# Work to be completed
Reproduce the stretch of the records below, from the line containing "From the list" through the end of the records, both ends included, and omit the pictures.

# Input material
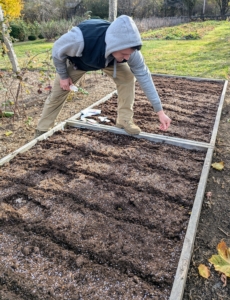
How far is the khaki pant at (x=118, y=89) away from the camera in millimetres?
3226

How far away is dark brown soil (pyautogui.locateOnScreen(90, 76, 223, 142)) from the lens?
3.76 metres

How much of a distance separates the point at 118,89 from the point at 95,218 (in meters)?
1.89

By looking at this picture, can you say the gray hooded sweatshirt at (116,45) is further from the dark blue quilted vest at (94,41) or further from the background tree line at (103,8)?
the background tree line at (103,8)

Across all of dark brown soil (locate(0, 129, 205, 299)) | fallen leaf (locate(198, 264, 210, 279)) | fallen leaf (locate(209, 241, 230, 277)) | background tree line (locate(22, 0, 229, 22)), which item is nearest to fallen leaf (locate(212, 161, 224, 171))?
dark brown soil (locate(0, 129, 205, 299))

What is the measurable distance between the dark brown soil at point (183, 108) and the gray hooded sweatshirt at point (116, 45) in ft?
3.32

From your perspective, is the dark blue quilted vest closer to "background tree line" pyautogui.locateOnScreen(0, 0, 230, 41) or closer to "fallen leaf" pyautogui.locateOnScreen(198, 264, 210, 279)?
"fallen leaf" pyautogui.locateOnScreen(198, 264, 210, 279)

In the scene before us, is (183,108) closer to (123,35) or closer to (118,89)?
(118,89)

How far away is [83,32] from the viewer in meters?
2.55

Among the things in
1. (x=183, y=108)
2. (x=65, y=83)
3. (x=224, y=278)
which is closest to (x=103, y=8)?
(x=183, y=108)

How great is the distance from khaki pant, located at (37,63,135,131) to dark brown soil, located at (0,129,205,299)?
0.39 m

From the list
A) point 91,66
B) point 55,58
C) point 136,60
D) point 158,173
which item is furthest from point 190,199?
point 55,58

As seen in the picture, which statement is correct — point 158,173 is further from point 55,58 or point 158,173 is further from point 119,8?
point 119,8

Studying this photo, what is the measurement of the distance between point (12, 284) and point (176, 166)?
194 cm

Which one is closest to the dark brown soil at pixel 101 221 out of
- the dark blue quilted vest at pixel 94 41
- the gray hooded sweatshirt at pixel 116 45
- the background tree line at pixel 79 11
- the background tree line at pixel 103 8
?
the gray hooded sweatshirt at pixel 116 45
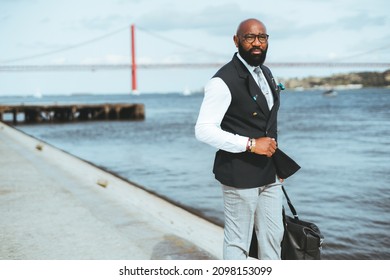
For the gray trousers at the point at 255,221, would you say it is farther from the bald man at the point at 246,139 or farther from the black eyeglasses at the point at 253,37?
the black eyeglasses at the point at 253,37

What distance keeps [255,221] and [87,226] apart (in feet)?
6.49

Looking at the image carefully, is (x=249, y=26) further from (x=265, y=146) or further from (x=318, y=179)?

# Full answer
From the list
A) point 91,66
B) point 55,58
C) point 136,60
D) point 158,173
which item is furthest from point 190,199?
point 55,58

As seen in the picture, which statement is correct — point 158,173 is further from point 55,58 or point 158,173 is further from point 119,8?
point 119,8

Studying this photo, what is the measurement of the distance between point (12, 284) and point (176, 166)?
194 cm

Which one is closest to the dark brown soil at pixel 101 221 out of
- the dark blue quilted vest at pixel 94 41
- the gray hooded sweatshirt at pixel 116 45
- the background tree line at pixel 79 11
- the background tree line at pixel 103 8
?
the gray hooded sweatshirt at pixel 116 45
For the gray trousers at the point at 255,221, would you say it is farther from the bald man at the point at 246,139 or farther from the black eyeglasses at the point at 253,37?
the black eyeglasses at the point at 253,37

What distance keeps [255,221] and [87,226] apart (in feet)?
6.49

Looking at the image carefully, is (x=249, y=26) further from (x=265, y=146) or further from (x=318, y=179)?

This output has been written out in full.